Porque ser un profesional del teatro, no es ganar mucho dinero ni obtener cantidad de diplomas.  No es ser conocido ni aparecer en revistas o programas del espectáculo.  Ser profesional es comprometerse de lleno y esmerarse en mejorar a cada instante.  Es actitud, respeto y dedicación al trabajo.  Es puntualidad, esfuerzo, afán y entusiasmo.  Es entrega, sacrificio y aplicación.   Pero por sobre todas las cosas… es una exquisita forma de vida.
Como en toda aventura artística a la que nos lanzábamos, sabíamos dónde, cómo, porqué y con qué empezábamos, pero nunca hasta dónde llegaríamos.
Allá por el ´81, (Éramos tan jóvenes!!)  y a pesar de los ajados recuerdos que suelen despedazarse por el transcurso de los años, después de unas cuantas funciones en los barrios de Villa Bosch, Martín Coronado y alguna que otra localidad , en las afueras de Buenos Aires, nos trasladamos con nuestro modesto espectáculo, al centro de la Capital.

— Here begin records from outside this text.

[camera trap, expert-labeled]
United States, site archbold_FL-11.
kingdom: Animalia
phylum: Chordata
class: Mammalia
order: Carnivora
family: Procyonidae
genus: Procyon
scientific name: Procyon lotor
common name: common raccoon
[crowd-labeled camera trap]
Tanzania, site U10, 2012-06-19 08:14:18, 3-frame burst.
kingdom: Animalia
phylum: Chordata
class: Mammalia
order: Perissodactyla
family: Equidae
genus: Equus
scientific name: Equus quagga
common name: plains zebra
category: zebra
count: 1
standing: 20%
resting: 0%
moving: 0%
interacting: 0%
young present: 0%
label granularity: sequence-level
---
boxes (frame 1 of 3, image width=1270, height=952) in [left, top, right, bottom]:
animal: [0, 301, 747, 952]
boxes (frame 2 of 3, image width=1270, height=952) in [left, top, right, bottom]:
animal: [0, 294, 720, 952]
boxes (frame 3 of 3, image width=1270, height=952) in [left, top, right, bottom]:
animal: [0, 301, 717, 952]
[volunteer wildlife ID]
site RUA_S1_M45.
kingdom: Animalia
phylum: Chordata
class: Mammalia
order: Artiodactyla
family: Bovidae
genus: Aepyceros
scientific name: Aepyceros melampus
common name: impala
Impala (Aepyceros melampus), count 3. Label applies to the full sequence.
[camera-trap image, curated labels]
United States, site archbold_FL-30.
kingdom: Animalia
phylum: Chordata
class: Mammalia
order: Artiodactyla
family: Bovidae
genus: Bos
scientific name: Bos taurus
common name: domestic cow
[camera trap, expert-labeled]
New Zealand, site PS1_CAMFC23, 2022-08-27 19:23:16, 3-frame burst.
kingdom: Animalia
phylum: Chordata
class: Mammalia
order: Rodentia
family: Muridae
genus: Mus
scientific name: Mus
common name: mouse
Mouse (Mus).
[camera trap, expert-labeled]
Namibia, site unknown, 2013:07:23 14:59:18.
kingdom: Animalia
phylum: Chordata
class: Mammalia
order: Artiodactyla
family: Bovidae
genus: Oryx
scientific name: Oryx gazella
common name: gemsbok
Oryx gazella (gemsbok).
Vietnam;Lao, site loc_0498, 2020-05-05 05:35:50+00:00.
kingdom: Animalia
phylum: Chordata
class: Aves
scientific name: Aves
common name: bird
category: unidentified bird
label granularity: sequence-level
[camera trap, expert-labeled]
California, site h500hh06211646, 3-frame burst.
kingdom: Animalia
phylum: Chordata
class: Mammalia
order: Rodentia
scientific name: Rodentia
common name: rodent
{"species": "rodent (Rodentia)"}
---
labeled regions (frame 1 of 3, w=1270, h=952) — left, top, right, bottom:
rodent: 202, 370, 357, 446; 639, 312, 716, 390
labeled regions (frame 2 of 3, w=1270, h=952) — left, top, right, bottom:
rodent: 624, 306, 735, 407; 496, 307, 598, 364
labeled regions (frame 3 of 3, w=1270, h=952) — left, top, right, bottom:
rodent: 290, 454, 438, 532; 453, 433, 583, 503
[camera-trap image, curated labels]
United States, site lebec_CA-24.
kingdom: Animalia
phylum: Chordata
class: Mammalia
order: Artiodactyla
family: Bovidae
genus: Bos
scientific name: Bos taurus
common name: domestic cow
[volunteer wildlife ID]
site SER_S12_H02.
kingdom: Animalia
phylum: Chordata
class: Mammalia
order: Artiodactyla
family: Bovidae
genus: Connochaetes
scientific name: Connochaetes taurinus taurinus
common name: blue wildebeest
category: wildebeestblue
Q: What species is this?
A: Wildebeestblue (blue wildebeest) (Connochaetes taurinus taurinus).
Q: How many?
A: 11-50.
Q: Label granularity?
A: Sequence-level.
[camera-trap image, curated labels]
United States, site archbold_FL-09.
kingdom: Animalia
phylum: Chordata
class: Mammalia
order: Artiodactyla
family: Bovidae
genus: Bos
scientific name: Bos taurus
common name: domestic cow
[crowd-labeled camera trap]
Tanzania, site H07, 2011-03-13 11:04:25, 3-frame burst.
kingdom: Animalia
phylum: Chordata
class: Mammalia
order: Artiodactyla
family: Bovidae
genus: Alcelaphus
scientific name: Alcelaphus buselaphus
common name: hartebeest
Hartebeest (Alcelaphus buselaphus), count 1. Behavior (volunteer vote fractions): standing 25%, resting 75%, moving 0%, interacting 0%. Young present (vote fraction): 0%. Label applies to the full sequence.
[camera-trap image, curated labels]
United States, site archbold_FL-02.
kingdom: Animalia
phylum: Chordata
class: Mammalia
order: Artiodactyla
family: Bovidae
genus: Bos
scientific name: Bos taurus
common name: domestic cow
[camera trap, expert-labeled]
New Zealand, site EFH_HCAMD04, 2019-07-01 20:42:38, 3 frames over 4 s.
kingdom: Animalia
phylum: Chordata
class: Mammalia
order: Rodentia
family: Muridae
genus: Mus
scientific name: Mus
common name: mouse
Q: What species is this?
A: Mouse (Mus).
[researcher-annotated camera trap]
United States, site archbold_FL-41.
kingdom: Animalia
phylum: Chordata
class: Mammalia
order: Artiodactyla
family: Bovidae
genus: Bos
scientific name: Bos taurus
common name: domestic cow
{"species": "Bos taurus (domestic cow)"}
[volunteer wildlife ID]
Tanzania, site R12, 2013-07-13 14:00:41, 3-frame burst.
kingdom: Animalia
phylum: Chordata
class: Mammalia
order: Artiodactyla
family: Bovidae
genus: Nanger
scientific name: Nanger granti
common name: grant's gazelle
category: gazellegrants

En un escondido y húmedo sótano de una galería, comercial, rodeado de negocios electrónicos o de lencería, se encontraba el teatro con dos pequeñas salas.  La mayor, de poco más de cien asientos.
Durante casi un año, hicimos allí, todos los sábados y domingos,  funciones.  No teníamos publicidad y mucho menos, algún actor de renombre que convocara público al teatro.  El nuestro eran los espectadores ocasionales, los amigos, los amigos de los amigos, los familiares y algún que otro desprevenido que no tenía lo que hacer.
Tanto fue así, que en unas cuantas ocasiones, siendo siete de elenco, éramos más en el escenario que el público que se hallaba sentado en la platea.  Pero la satisfacción para nosotros era la misma.  Así hubiese un solo espectador que disfrutase  la función, nuestro objetivo estaría cumplido.  Y a pesar también, de tener muchas veces que poner dinero de nuestros bolsillos, para rendar la sala por cada función y pagar derechos autorales, impuestos, etc. Pero nada importaba.  El placer era tan grande que estábamos dispuestos a mucho más que eso.
Cierto día, al finalizar una de esas tantas funciones con muy escaso público, se nos acercó alguien, que dijo ser representante de los festivales Italianos de teatro independiente, que estaba seleccionando obras para invitar y que había quedado impactado por nuestro espectáculo.  Días después nos llegó la invitación formal, para participar, como representantes argentinos, en dichos festivales.
No terminamos de armar las valijas, que ya estábamos subiendo al avión.  Tres meses en total, (Incluyendo los festivales en los que participamos, que eran aproximadamente de una semana cada uno) estuvimos en Europa, recorriendo e intercambiando todo tipo de experiencias con grupos de casi todo el mundo.  Creo que está de más decir que fue una experiencia enriquecedora e inolvidable.  Que se dimensiona más todavía, si pensamos desde dónde nació.
Algunos regresamos a la Argentina.  Otros se perdieron por las fronteras europeas, aún sedientos de más. Y los que volvimos, nuevamente empezamos a juntar moneditas para comprar clavos o pinceles.  Un nuevo proyecto empezaba.
Tal vez porque el teatro independiente ha sido mi cuna artística es que he luchado tanto por él.  Pero debo reconocer que tenemos un problema.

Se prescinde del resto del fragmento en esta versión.